In this country that claims to value hard-working middle-class families, the wealth of those families sank by 40% in recent years, wiping out all the financial gains average Americans had made since the early 1990s. A new Federal Reserve report released Monday shows that the median U.S. family saw its net worth fall from $126,400 in 2007 to $77,300 in 2010. Meanwhile, the rich keep getting richer.
It might be enough to spark an uprising if not for the country song ethic that so many Americans live by.

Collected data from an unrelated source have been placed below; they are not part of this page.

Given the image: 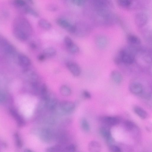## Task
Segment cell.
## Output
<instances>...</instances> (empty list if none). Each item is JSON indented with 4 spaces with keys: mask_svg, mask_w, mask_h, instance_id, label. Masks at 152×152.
<instances>
[{
    "mask_svg": "<svg viewBox=\"0 0 152 152\" xmlns=\"http://www.w3.org/2000/svg\"><path fill=\"white\" fill-rule=\"evenodd\" d=\"M129 90L133 94L138 95L141 94L143 91V87L142 85L138 82H133L129 85Z\"/></svg>",
    "mask_w": 152,
    "mask_h": 152,
    "instance_id": "cell-13",
    "label": "cell"
},
{
    "mask_svg": "<svg viewBox=\"0 0 152 152\" xmlns=\"http://www.w3.org/2000/svg\"><path fill=\"white\" fill-rule=\"evenodd\" d=\"M46 57L44 54L42 53L39 54L37 56V59L40 61H44Z\"/></svg>",
    "mask_w": 152,
    "mask_h": 152,
    "instance_id": "cell-40",
    "label": "cell"
},
{
    "mask_svg": "<svg viewBox=\"0 0 152 152\" xmlns=\"http://www.w3.org/2000/svg\"><path fill=\"white\" fill-rule=\"evenodd\" d=\"M110 151L113 152H120L121 151V149L118 146L113 145L109 146Z\"/></svg>",
    "mask_w": 152,
    "mask_h": 152,
    "instance_id": "cell-35",
    "label": "cell"
},
{
    "mask_svg": "<svg viewBox=\"0 0 152 152\" xmlns=\"http://www.w3.org/2000/svg\"><path fill=\"white\" fill-rule=\"evenodd\" d=\"M25 151H26V152H33L31 150H30V149H26L25 150Z\"/></svg>",
    "mask_w": 152,
    "mask_h": 152,
    "instance_id": "cell-43",
    "label": "cell"
},
{
    "mask_svg": "<svg viewBox=\"0 0 152 152\" xmlns=\"http://www.w3.org/2000/svg\"><path fill=\"white\" fill-rule=\"evenodd\" d=\"M1 37L0 39V45L4 52L7 54H12L14 53V47L6 39Z\"/></svg>",
    "mask_w": 152,
    "mask_h": 152,
    "instance_id": "cell-7",
    "label": "cell"
},
{
    "mask_svg": "<svg viewBox=\"0 0 152 152\" xmlns=\"http://www.w3.org/2000/svg\"><path fill=\"white\" fill-rule=\"evenodd\" d=\"M36 133L40 140L44 142L49 143L52 140L53 134L49 129L46 128L39 129L37 130Z\"/></svg>",
    "mask_w": 152,
    "mask_h": 152,
    "instance_id": "cell-3",
    "label": "cell"
},
{
    "mask_svg": "<svg viewBox=\"0 0 152 152\" xmlns=\"http://www.w3.org/2000/svg\"><path fill=\"white\" fill-rule=\"evenodd\" d=\"M60 109L63 112L70 113L75 110V105L72 102L69 101H62L59 104Z\"/></svg>",
    "mask_w": 152,
    "mask_h": 152,
    "instance_id": "cell-6",
    "label": "cell"
},
{
    "mask_svg": "<svg viewBox=\"0 0 152 152\" xmlns=\"http://www.w3.org/2000/svg\"><path fill=\"white\" fill-rule=\"evenodd\" d=\"M80 125L82 129L85 132H88L90 129L89 124L85 118H82L80 121Z\"/></svg>",
    "mask_w": 152,
    "mask_h": 152,
    "instance_id": "cell-27",
    "label": "cell"
},
{
    "mask_svg": "<svg viewBox=\"0 0 152 152\" xmlns=\"http://www.w3.org/2000/svg\"><path fill=\"white\" fill-rule=\"evenodd\" d=\"M40 91L42 100H46L49 94L46 85L44 83L42 85L40 88Z\"/></svg>",
    "mask_w": 152,
    "mask_h": 152,
    "instance_id": "cell-20",
    "label": "cell"
},
{
    "mask_svg": "<svg viewBox=\"0 0 152 152\" xmlns=\"http://www.w3.org/2000/svg\"><path fill=\"white\" fill-rule=\"evenodd\" d=\"M15 143L16 147L18 148H21L23 146V142L19 134L17 132L15 133Z\"/></svg>",
    "mask_w": 152,
    "mask_h": 152,
    "instance_id": "cell-28",
    "label": "cell"
},
{
    "mask_svg": "<svg viewBox=\"0 0 152 152\" xmlns=\"http://www.w3.org/2000/svg\"><path fill=\"white\" fill-rule=\"evenodd\" d=\"M43 53L46 58H50L56 55V51L54 48L49 47L44 49Z\"/></svg>",
    "mask_w": 152,
    "mask_h": 152,
    "instance_id": "cell-19",
    "label": "cell"
},
{
    "mask_svg": "<svg viewBox=\"0 0 152 152\" xmlns=\"http://www.w3.org/2000/svg\"><path fill=\"white\" fill-rule=\"evenodd\" d=\"M106 140L107 144L109 146L113 145V144L114 142V140L112 135L106 138Z\"/></svg>",
    "mask_w": 152,
    "mask_h": 152,
    "instance_id": "cell-36",
    "label": "cell"
},
{
    "mask_svg": "<svg viewBox=\"0 0 152 152\" xmlns=\"http://www.w3.org/2000/svg\"><path fill=\"white\" fill-rule=\"evenodd\" d=\"M134 0H117L119 6L125 8H130L132 5Z\"/></svg>",
    "mask_w": 152,
    "mask_h": 152,
    "instance_id": "cell-21",
    "label": "cell"
},
{
    "mask_svg": "<svg viewBox=\"0 0 152 152\" xmlns=\"http://www.w3.org/2000/svg\"><path fill=\"white\" fill-rule=\"evenodd\" d=\"M64 41L67 48L71 46L74 43L72 39L68 36L65 37Z\"/></svg>",
    "mask_w": 152,
    "mask_h": 152,
    "instance_id": "cell-32",
    "label": "cell"
},
{
    "mask_svg": "<svg viewBox=\"0 0 152 152\" xmlns=\"http://www.w3.org/2000/svg\"><path fill=\"white\" fill-rule=\"evenodd\" d=\"M30 46L33 49H35L37 48V45L34 42H31L29 44Z\"/></svg>",
    "mask_w": 152,
    "mask_h": 152,
    "instance_id": "cell-41",
    "label": "cell"
},
{
    "mask_svg": "<svg viewBox=\"0 0 152 152\" xmlns=\"http://www.w3.org/2000/svg\"><path fill=\"white\" fill-rule=\"evenodd\" d=\"M87 0H71V2L76 6H82L86 3Z\"/></svg>",
    "mask_w": 152,
    "mask_h": 152,
    "instance_id": "cell-34",
    "label": "cell"
},
{
    "mask_svg": "<svg viewBox=\"0 0 152 152\" xmlns=\"http://www.w3.org/2000/svg\"><path fill=\"white\" fill-rule=\"evenodd\" d=\"M121 63L126 65H131L133 64L135 60L134 53L128 48L121 49L116 56Z\"/></svg>",
    "mask_w": 152,
    "mask_h": 152,
    "instance_id": "cell-2",
    "label": "cell"
},
{
    "mask_svg": "<svg viewBox=\"0 0 152 152\" xmlns=\"http://www.w3.org/2000/svg\"><path fill=\"white\" fill-rule=\"evenodd\" d=\"M102 123L108 126H114L118 124L120 122L119 118L116 117L103 116L99 118Z\"/></svg>",
    "mask_w": 152,
    "mask_h": 152,
    "instance_id": "cell-5",
    "label": "cell"
},
{
    "mask_svg": "<svg viewBox=\"0 0 152 152\" xmlns=\"http://www.w3.org/2000/svg\"><path fill=\"white\" fill-rule=\"evenodd\" d=\"M47 9L51 11H55L58 9L57 6L53 4L49 5L47 7Z\"/></svg>",
    "mask_w": 152,
    "mask_h": 152,
    "instance_id": "cell-37",
    "label": "cell"
},
{
    "mask_svg": "<svg viewBox=\"0 0 152 152\" xmlns=\"http://www.w3.org/2000/svg\"><path fill=\"white\" fill-rule=\"evenodd\" d=\"M108 41L106 37L102 35H97L95 38V43L100 49H104L107 46Z\"/></svg>",
    "mask_w": 152,
    "mask_h": 152,
    "instance_id": "cell-11",
    "label": "cell"
},
{
    "mask_svg": "<svg viewBox=\"0 0 152 152\" xmlns=\"http://www.w3.org/2000/svg\"><path fill=\"white\" fill-rule=\"evenodd\" d=\"M82 94L83 96L86 99H89L91 97L90 93L87 90H84L83 91Z\"/></svg>",
    "mask_w": 152,
    "mask_h": 152,
    "instance_id": "cell-38",
    "label": "cell"
},
{
    "mask_svg": "<svg viewBox=\"0 0 152 152\" xmlns=\"http://www.w3.org/2000/svg\"><path fill=\"white\" fill-rule=\"evenodd\" d=\"M45 101L46 108L50 110H55L57 105V100L54 96L49 94L47 99Z\"/></svg>",
    "mask_w": 152,
    "mask_h": 152,
    "instance_id": "cell-10",
    "label": "cell"
},
{
    "mask_svg": "<svg viewBox=\"0 0 152 152\" xmlns=\"http://www.w3.org/2000/svg\"><path fill=\"white\" fill-rule=\"evenodd\" d=\"M56 22L59 26L66 30L71 24L67 21L61 18L57 19L56 20Z\"/></svg>",
    "mask_w": 152,
    "mask_h": 152,
    "instance_id": "cell-26",
    "label": "cell"
},
{
    "mask_svg": "<svg viewBox=\"0 0 152 152\" xmlns=\"http://www.w3.org/2000/svg\"><path fill=\"white\" fill-rule=\"evenodd\" d=\"M20 12L30 15L35 17H38L39 16V14L35 10L27 5L21 10Z\"/></svg>",
    "mask_w": 152,
    "mask_h": 152,
    "instance_id": "cell-17",
    "label": "cell"
},
{
    "mask_svg": "<svg viewBox=\"0 0 152 152\" xmlns=\"http://www.w3.org/2000/svg\"><path fill=\"white\" fill-rule=\"evenodd\" d=\"M135 113L142 119H145L147 116V113L144 109L138 106H135L134 108Z\"/></svg>",
    "mask_w": 152,
    "mask_h": 152,
    "instance_id": "cell-18",
    "label": "cell"
},
{
    "mask_svg": "<svg viewBox=\"0 0 152 152\" xmlns=\"http://www.w3.org/2000/svg\"><path fill=\"white\" fill-rule=\"evenodd\" d=\"M127 40L128 43L132 45H139L141 43L140 38L133 34H128L127 37Z\"/></svg>",
    "mask_w": 152,
    "mask_h": 152,
    "instance_id": "cell-16",
    "label": "cell"
},
{
    "mask_svg": "<svg viewBox=\"0 0 152 152\" xmlns=\"http://www.w3.org/2000/svg\"><path fill=\"white\" fill-rule=\"evenodd\" d=\"M77 149V146L75 144H71L66 146L64 150L66 151L73 152L75 151Z\"/></svg>",
    "mask_w": 152,
    "mask_h": 152,
    "instance_id": "cell-33",
    "label": "cell"
},
{
    "mask_svg": "<svg viewBox=\"0 0 152 152\" xmlns=\"http://www.w3.org/2000/svg\"><path fill=\"white\" fill-rule=\"evenodd\" d=\"M62 150L61 146L56 145L48 147L46 149V151L48 152H59L61 151Z\"/></svg>",
    "mask_w": 152,
    "mask_h": 152,
    "instance_id": "cell-30",
    "label": "cell"
},
{
    "mask_svg": "<svg viewBox=\"0 0 152 152\" xmlns=\"http://www.w3.org/2000/svg\"><path fill=\"white\" fill-rule=\"evenodd\" d=\"M38 24L41 28L49 30L52 26L51 24L47 20L44 19H41L38 22Z\"/></svg>",
    "mask_w": 152,
    "mask_h": 152,
    "instance_id": "cell-23",
    "label": "cell"
},
{
    "mask_svg": "<svg viewBox=\"0 0 152 152\" xmlns=\"http://www.w3.org/2000/svg\"><path fill=\"white\" fill-rule=\"evenodd\" d=\"M88 148L90 152H99L101 150V146L98 142L92 141L89 143Z\"/></svg>",
    "mask_w": 152,
    "mask_h": 152,
    "instance_id": "cell-14",
    "label": "cell"
},
{
    "mask_svg": "<svg viewBox=\"0 0 152 152\" xmlns=\"http://www.w3.org/2000/svg\"><path fill=\"white\" fill-rule=\"evenodd\" d=\"M67 49L69 52L72 53H76L79 51L78 47L74 43Z\"/></svg>",
    "mask_w": 152,
    "mask_h": 152,
    "instance_id": "cell-31",
    "label": "cell"
},
{
    "mask_svg": "<svg viewBox=\"0 0 152 152\" xmlns=\"http://www.w3.org/2000/svg\"><path fill=\"white\" fill-rule=\"evenodd\" d=\"M26 3H28L31 5H33L34 4L33 0H24Z\"/></svg>",
    "mask_w": 152,
    "mask_h": 152,
    "instance_id": "cell-42",
    "label": "cell"
},
{
    "mask_svg": "<svg viewBox=\"0 0 152 152\" xmlns=\"http://www.w3.org/2000/svg\"><path fill=\"white\" fill-rule=\"evenodd\" d=\"M99 132L101 136L105 139L111 135L110 130L107 127L104 126L99 128Z\"/></svg>",
    "mask_w": 152,
    "mask_h": 152,
    "instance_id": "cell-24",
    "label": "cell"
},
{
    "mask_svg": "<svg viewBox=\"0 0 152 152\" xmlns=\"http://www.w3.org/2000/svg\"><path fill=\"white\" fill-rule=\"evenodd\" d=\"M134 20L137 26L139 28H142L147 23L148 17L146 13L144 12H139L135 15Z\"/></svg>",
    "mask_w": 152,
    "mask_h": 152,
    "instance_id": "cell-4",
    "label": "cell"
},
{
    "mask_svg": "<svg viewBox=\"0 0 152 152\" xmlns=\"http://www.w3.org/2000/svg\"><path fill=\"white\" fill-rule=\"evenodd\" d=\"M66 66L72 74L75 76H79L81 73V69L77 63L72 61H68L66 63Z\"/></svg>",
    "mask_w": 152,
    "mask_h": 152,
    "instance_id": "cell-8",
    "label": "cell"
},
{
    "mask_svg": "<svg viewBox=\"0 0 152 152\" xmlns=\"http://www.w3.org/2000/svg\"><path fill=\"white\" fill-rule=\"evenodd\" d=\"M111 77L115 83L117 84L121 83L123 80V77L120 72L116 70H113L111 73Z\"/></svg>",
    "mask_w": 152,
    "mask_h": 152,
    "instance_id": "cell-15",
    "label": "cell"
},
{
    "mask_svg": "<svg viewBox=\"0 0 152 152\" xmlns=\"http://www.w3.org/2000/svg\"><path fill=\"white\" fill-rule=\"evenodd\" d=\"M17 60L19 65L22 67H26L31 64V61L30 58L23 54H20L18 56Z\"/></svg>",
    "mask_w": 152,
    "mask_h": 152,
    "instance_id": "cell-12",
    "label": "cell"
},
{
    "mask_svg": "<svg viewBox=\"0 0 152 152\" xmlns=\"http://www.w3.org/2000/svg\"><path fill=\"white\" fill-rule=\"evenodd\" d=\"M60 92L61 94L64 96H68L70 95L72 91L71 88L65 85L62 86L60 88Z\"/></svg>",
    "mask_w": 152,
    "mask_h": 152,
    "instance_id": "cell-25",
    "label": "cell"
},
{
    "mask_svg": "<svg viewBox=\"0 0 152 152\" xmlns=\"http://www.w3.org/2000/svg\"><path fill=\"white\" fill-rule=\"evenodd\" d=\"M6 99V95L2 92L0 91V103L4 102Z\"/></svg>",
    "mask_w": 152,
    "mask_h": 152,
    "instance_id": "cell-39",
    "label": "cell"
},
{
    "mask_svg": "<svg viewBox=\"0 0 152 152\" xmlns=\"http://www.w3.org/2000/svg\"><path fill=\"white\" fill-rule=\"evenodd\" d=\"M12 3L19 11L27 5V3L24 0H13Z\"/></svg>",
    "mask_w": 152,
    "mask_h": 152,
    "instance_id": "cell-22",
    "label": "cell"
},
{
    "mask_svg": "<svg viewBox=\"0 0 152 152\" xmlns=\"http://www.w3.org/2000/svg\"><path fill=\"white\" fill-rule=\"evenodd\" d=\"M124 126L126 129L128 131L132 130L135 127L134 124L129 120L126 121L124 122Z\"/></svg>",
    "mask_w": 152,
    "mask_h": 152,
    "instance_id": "cell-29",
    "label": "cell"
},
{
    "mask_svg": "<svg viewBox=\"0 0 152 152\" xmlns=\"http://www.w3.org/2000/svg\"><path fill=\"white\" fill-rule=\"evenodd\" d=\"M9 112L15 119L19 126L22 127L25 125L26 122L25 120L15 110L10 108L9 110Z\"/></svg>",
    "mask_w": 152,
    "mask_h": 152,
    "instance_id": "cell-9",
    "label": "cell"
},
{
    "mask_svg": "<svg viewBox=\"0 0 152 152\" xmlns=\"http://www.w3.org/2000/svg\"><path fill=\"white\" fill-rule=\"evenodd\" d=\"M13 32L15 37L21 41L26 40L32 34L33 29L28 20L23 17H16L13 22Z\"/></svg>",
    "mask_w": 152,
    "mask_h": 152,
    "instance_id": "cell-1",
    "label": "cell"
}]
</instances>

I was driving to the newsroom in L.A. this morning when a song by Rodney Atkins came on the radio. Titled "These Are My People," it is part of a genre of country songs that extols the life of working men and women:
Yeah the kids that thought they'd run this town
ain't a runnin' much of anything
just lovin' and laughin' and bustin' our asses
and we call it all livin' the dream …
Well, we take it all week on the chin with a grin
'til we make it to a Friday night …
And the beers a pourin'
'til Monday mornin'
and we start it all over again
Atkins' lyrics put me in mind of another country song that has become an anthem at Republican conventions, Lee Greenwood's "God Bless the USA." I confess to having shocked some of my liberal friends by belting out this tune in a tequila-fueled karaoke bar one night a few years back. My rendition was sincere. The opening lines express an ideal that has nothing to do with blue states and red states:
If tomorrow all the things were gone I'd worked for all my life,
And I had to start again with just my children and my wife.
I'd thank my lucky stars to be living here today,
'Cause the flag still stands for freedom and they can't take that away.
The problem is, they can take that away -- at least the part of freedom that has to do with economic independence.
Government policies set in the administrations of both Bill Clinton and George W. Bush let greed run rampant and steal a big piece of economic liberty from plenty of Americans. Bankers suffering from gold rush fever sold young working people home loans they could not afford. It has been thoroughly documented that at financial institutions such as Washington Mutual, loan officers were cajoled to get money out the door, and the faster they did it, the greater their reward. All those bad loans then got bundled into exotic "financial instruments" that were re-sold to investors and to bigger banks that re-bundled and re-sold them, spinning straw into gold like Rumpelstiltskin.
When this pyramid of debt collapsed in 2008, the Rumpelstiltskins of Wall Street kept the gold while America's middle-class families got stuck with straw.
Strangely, what anger there is about this financial shakedown of the middle class is largely misdirected toward Barack Obama and Big Government, even though the current president had nothing to do with creating the disaster and a lack of government oversight, not too much government, was a big factor in the debacle.
More strange, perhaps, is the easy acceptance of the new status quo. Convinced that the American Dream is the best dream possible, average Americans, unlike Europeans, find a way to blame themselves when their dreams take a big hit. Their style is to "take it all week on the chin with a grin" and not expect to be "runnin' much of anything." A cozy family, a softball game and a few beers with their buddies seem to be enough to satisfy.
In some ways, I admire that attitude. Life should be about the people you love and the simple pleasures, not a constant get-rich scheme. But it seems to me the working people of the United States have done their part for two decades. They have worked longer hours, they have become more productive, they have taken pay cuts, they have given up jobs to downsizing and outsourcing and have taken on two lesser jobs to make up the slack in the family budget. In the process, a vast amount of new wealth has been created but almost none of it has trickled down to the men and women who have done the hard work.